Extracellular potassium accumulation during acute myocardial ischemia has been implicated as a major cause of ventricular arrhythmias. However, the cause of the increased net outward movement of K^+ observed after acute coronary occlusion is not fully understood. This study was undertaken to determine whether an increase in outward current resulting from depletion of intracellular ATP is involved in potassium efflux from ischemic heart cells and a shortening of action potential duration (APD). Two sulfonyl-ureas, tolbutamide (2 mM) and glibenclamide (20 uM) inhibited the openings of the ATP- sensitive K^+ channels to the same extent in the open cell-attached patch of guinea-pig ventricular cells. These sulfonylureas completely antagonized the APD shortening induced by pinacidil (100 uM), a K^+ channel opener, in isolated guinea-pig papillary muscles.

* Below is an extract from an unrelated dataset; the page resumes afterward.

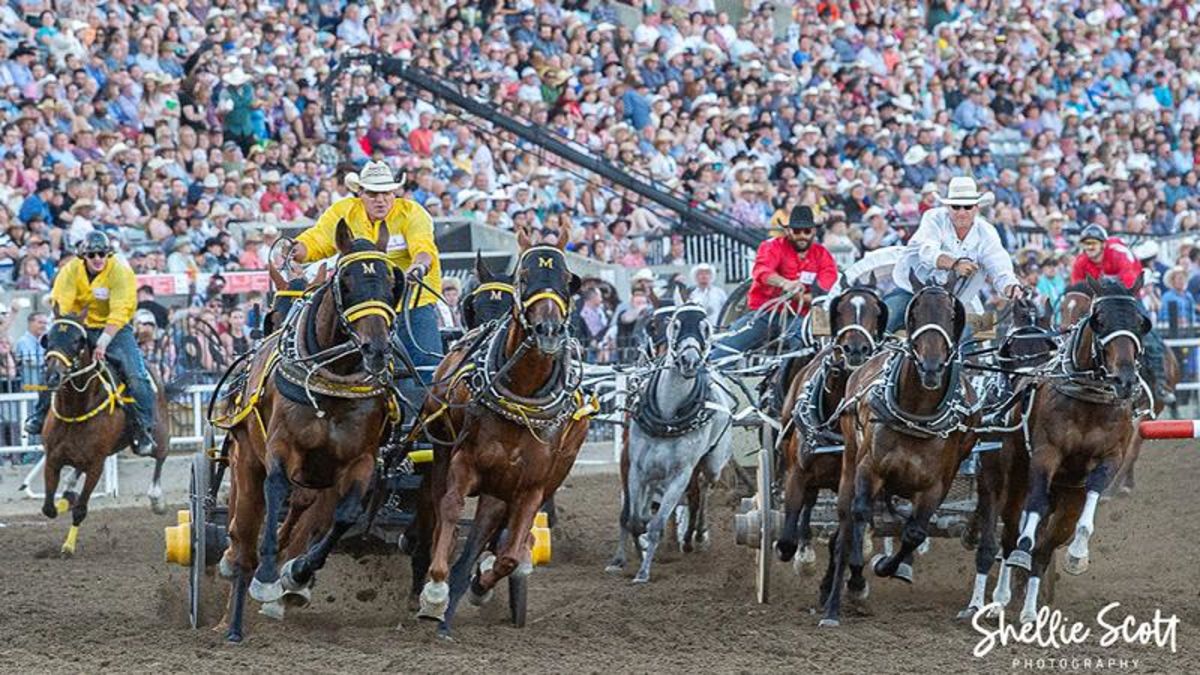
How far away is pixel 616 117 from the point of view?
25.2 m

However, tolbutamide potentiated the APD shortening in the hypoxic, glucose-free condition. Glibenclamide lessened but failed to abolish t he APD shortening in the hypoxic, glucose-free condition. In the papillary muscles exposed to a glucose-free solution containing dinitrophenol, tolbutamide unchanged while glibenclamide improved the APD shortening. In isolated right ventricular free wall preparation of the dog heart, experimental ischemia was produced by discontinuing the perfusion with oxygenated Tyrode solution through the coronary artery. Again, glibenclamide (20 uM) lessened but failed to abolish the APD shortening during myocardial ischemia. In anesthetized dogs, myocardial ischemia was produced by occlusion of the left anterior descending coronary artery, and changes in extracellular potassium and lactate concentrations were evaluated using micro- dialysis method. Increases in potassium and lactate concentrations of the effluent from the microdialysis tubes inserted into the ischemic myocardium were observed during coronary occlusion of 30 min. Pretreatment with glibenclamide (1 mg/kg) failed to decrease the potassium concentration of the effluent although it slightly decreased the lactate concentration. These findings suggest that an increase in outward current through ATP-sensitive K^+ channels may not play a major role in the potassium efflux during myocardial ischemia.

Research Products

• [Publications] Nakaya H.: "Effect of tolbutamide,a putative ATP-regulated K^+ channel blocker,on the hypoxia-induced shortening of action potential duration in guirea-pig ventricular muscle." Japanese Journal of Pharmacology. 49(Suppl). 127P (1989)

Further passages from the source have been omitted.